Opinión | Dulce jueves
El pintor y la rosa
Dijo que esa misma mañana había estado pintando un rato. Una rosa. Tenía una rosa muy abierta y pálida, casi blanca. La había puesto en un vaso y estaba delante de ella y la miraba con atención. No conseguía extraerle su luz. Pero solo era el comienzo. Al final, trazo a trazo, la vería, encontraría lo que esa rosa guarda para quien se ha detenido a mirarla.
Fuimos el sábado a Blanca en una excursión improvisada, animados por nuestro amigo Vicente Candel. Y quiso el azar que al entrar en el MUCAB estuviera allí Pedro Cano. Nos unimos a un grupo de Almurarte que rodeaba al pintor delante de una de sus obras. Alto, delgado, con el pelo canoso alborotado y su bigote de viajero veneciano, su figura sobresalía por encima del corro. Con voz pausada, iba contando cosas de sus acuarelas y su mirada parecía transformarse con cada detalle que señalaba, como si sus ojos recordaran exactamente lo que vieron cuando pintó cada uno de sus cuadros, las dificultades con las que se encontró en unos, el hallazgo inesperado en otros. No sé quién disfrutaba más, si nosotros escuchándole o él compartiendo los secretos de su arte. Acababa de llegar de Cádiz, donde recogió de manos de los reyes la Medalla de Oro al Mérito en las Bellas Artes, pero era allí, en su museo, donde estaba lo esencial de su arte, cerca de la gente, porque, mientras las medallas enmudecen en las estanterías, sus obras cobran vida en cada mirada, y más si esta es como las de una mañana cualquiera de sábado en Blanca. Se emocionaba todavía al mostrar su primer cuadro, pintado a los once años, se asombraba ante un óleo que seguía siendo un misterio para él («parte del cuadro está fuera del cuadro»), o ante la destreza que requería captar la luz. «Este, sin embargo, es fácil», comentó alguien, y su mirada de reojo, en cuya claridad parecía asomar el empeño de toda una vida en busca de la belleza en medio de la infinita variedad de la vida, fue la mejor lección de arte que nos llevamos de aquella mañana.

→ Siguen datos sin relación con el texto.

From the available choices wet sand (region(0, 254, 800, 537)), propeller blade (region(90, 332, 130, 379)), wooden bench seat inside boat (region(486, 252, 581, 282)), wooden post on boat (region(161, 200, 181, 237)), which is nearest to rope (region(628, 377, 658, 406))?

El MUCAB cuenta con una de las obras más sorprendentes de Pedro Cano, toda una hazaña de la imaginación, la serie que dedicó a Las ciudades invisibles de Italo Calvino, un encuentro de imagen y palabras que representa, como decía ayer el pintor en este periódico, «la más hermosa, frágil y efímera de las formas de transmitir y comunicar: contar un cuento». Al final de la visita, cuando ya estábamos en el ‘hall’, le pregunté cómo había surgido la idea de hacerlo... y si no le advierto que era ya tarde y le estaban esperando, hubiera vuelto sobre sus pasos para sumergirse otra vez en ese mundo mágico al que dedicó tres años de su vida, atraído por la fuerza irresistible del misterio del arte que él lleva pegado a los ojos. Después de despedirnos, nosotros en dirección al río, él calle arriba, lo imaginé en su taller, a solas con la rosa. Entonces recordé lo que había dicho al principio de la mañana. No exactamente que miraba detenidamente la rosa, sino que la rosa le miraba a él. Y que él la estaba pintando como si fuera la primera vez.